■ What needs to be done ■
List each line of the data that holds the string "name", please.
Start of Records for the task
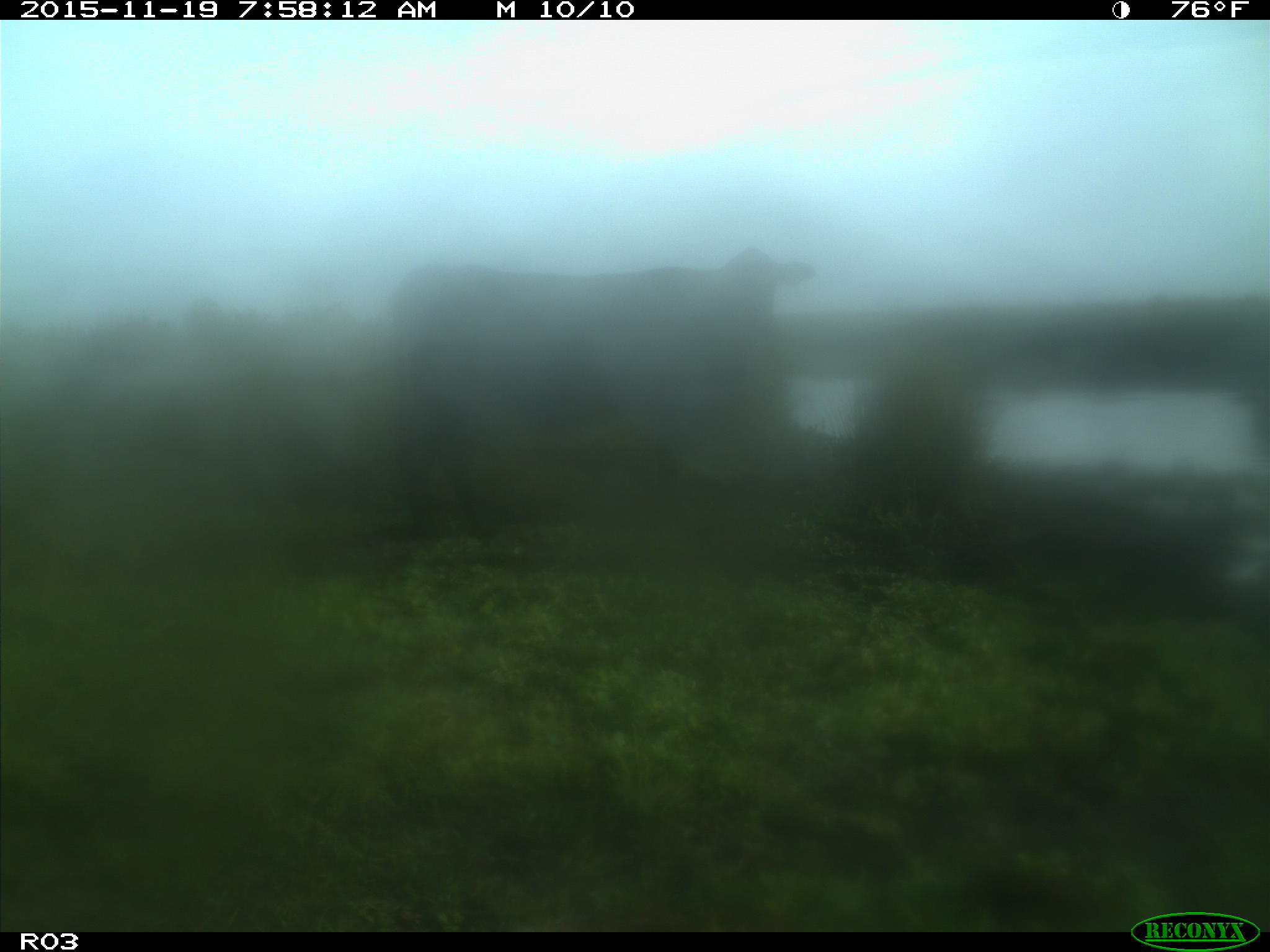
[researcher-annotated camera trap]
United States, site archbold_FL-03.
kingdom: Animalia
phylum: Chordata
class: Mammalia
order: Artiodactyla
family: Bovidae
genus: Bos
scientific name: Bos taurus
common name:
End of Records for the task
Start of Records for the task
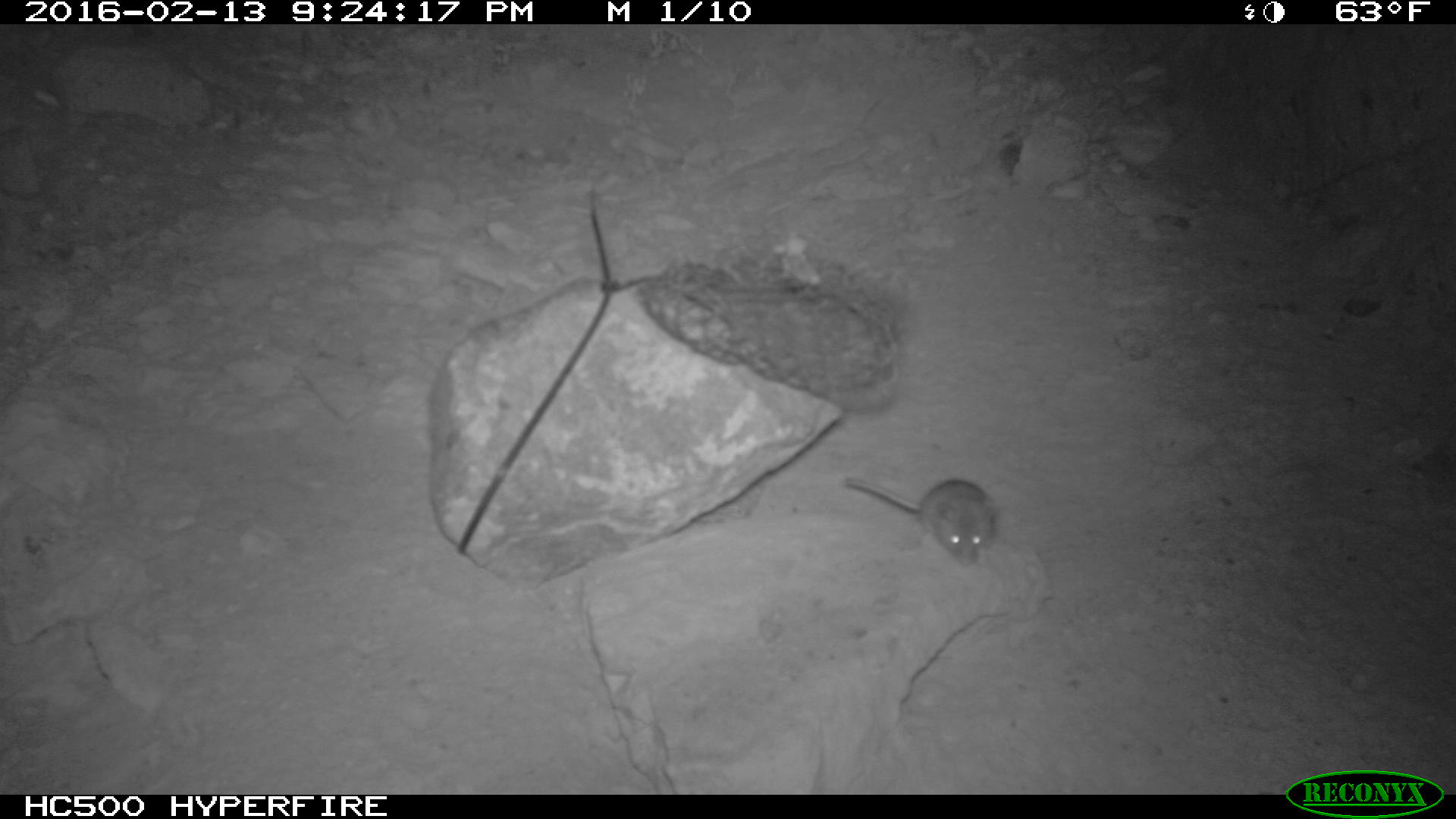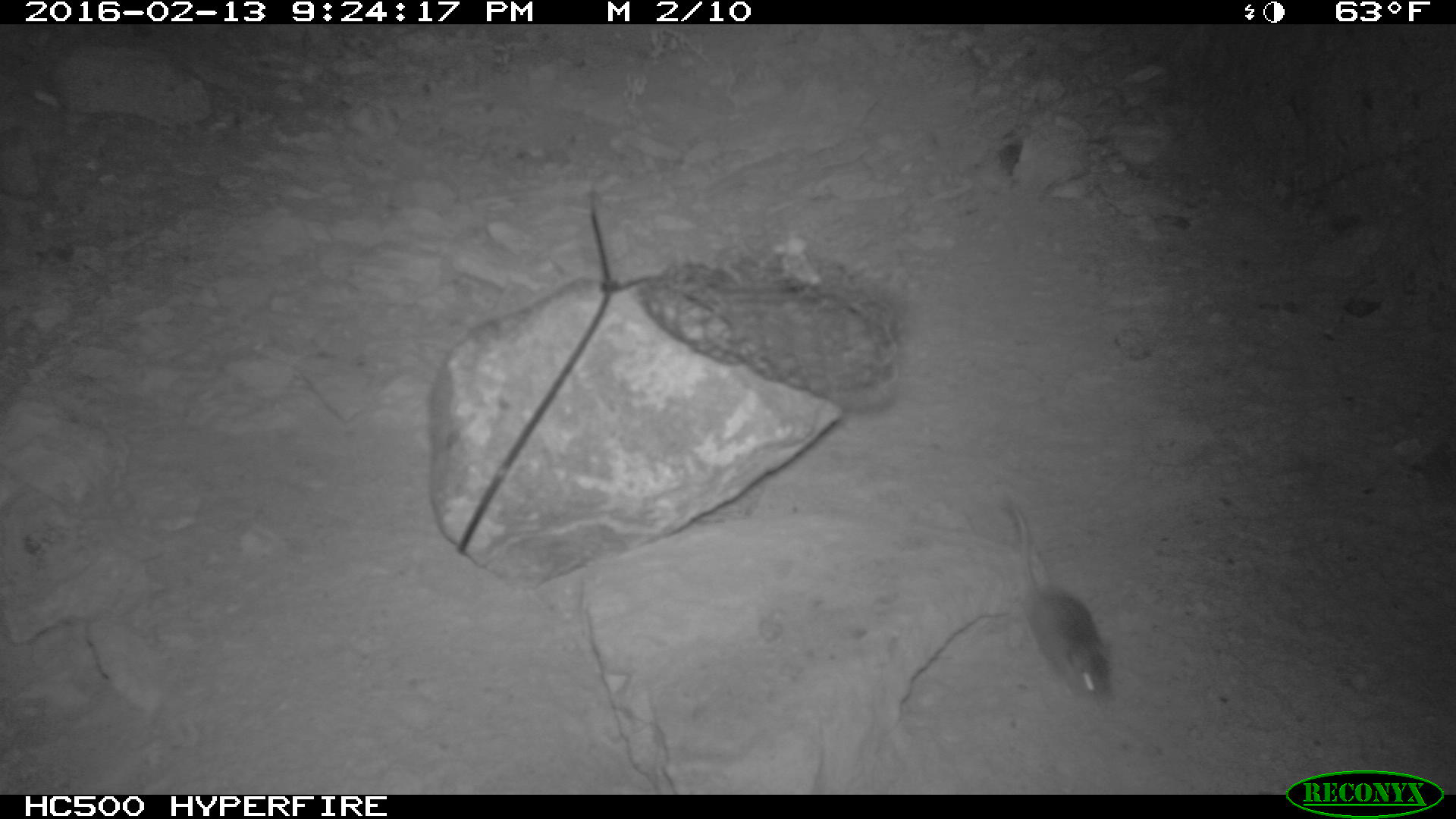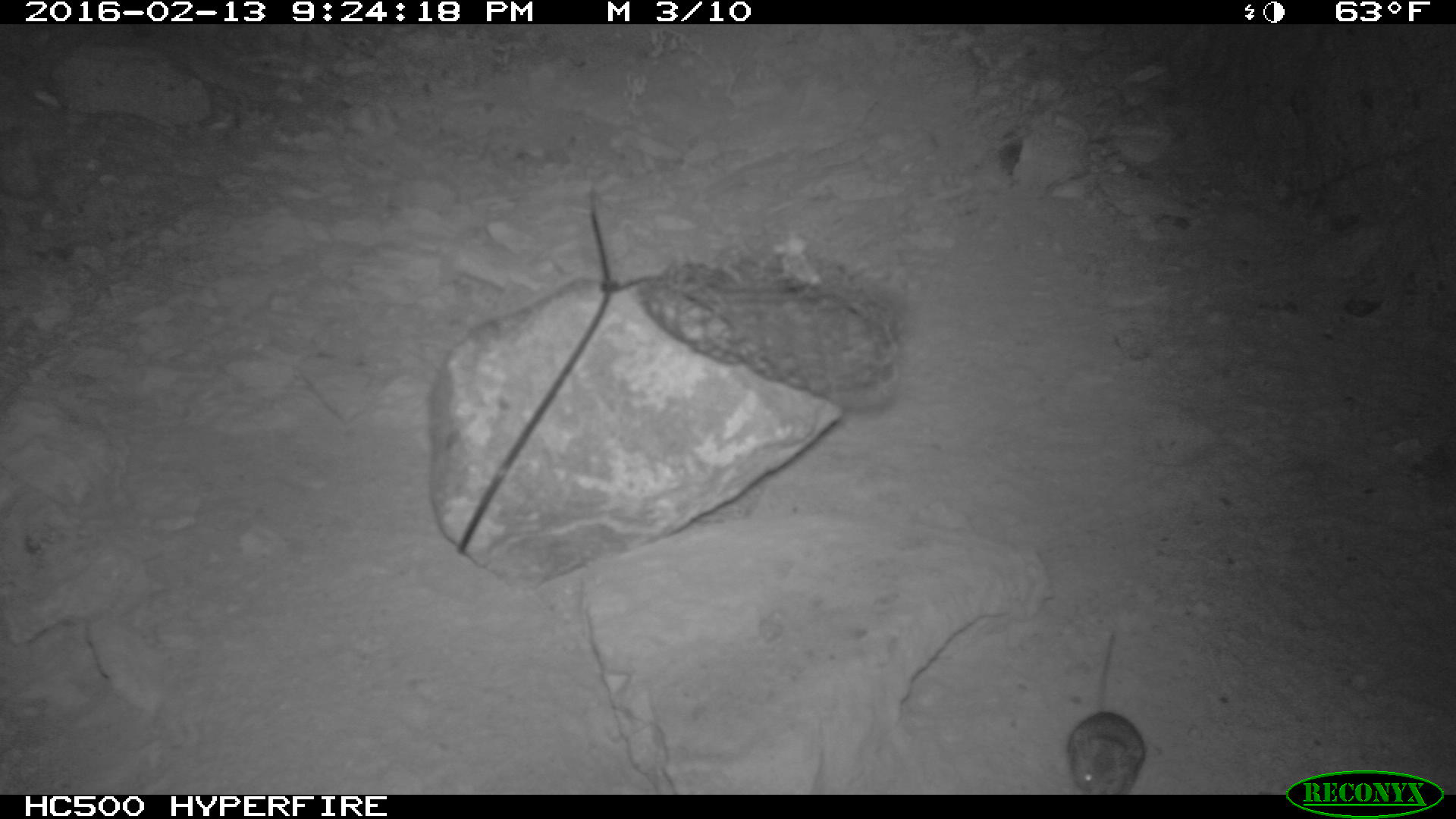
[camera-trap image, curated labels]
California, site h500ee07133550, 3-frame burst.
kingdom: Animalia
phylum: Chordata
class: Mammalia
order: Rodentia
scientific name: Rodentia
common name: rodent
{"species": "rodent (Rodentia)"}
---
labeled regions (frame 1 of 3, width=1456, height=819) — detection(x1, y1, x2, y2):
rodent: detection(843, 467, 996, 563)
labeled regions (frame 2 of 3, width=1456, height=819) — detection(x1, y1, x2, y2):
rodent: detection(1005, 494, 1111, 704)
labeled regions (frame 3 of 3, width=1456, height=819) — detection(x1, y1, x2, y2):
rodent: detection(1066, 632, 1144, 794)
End of Records for the task
■ Task result ■
scientific name: Bos taurus
common name:
scientific name: Rodentia
common name: rodent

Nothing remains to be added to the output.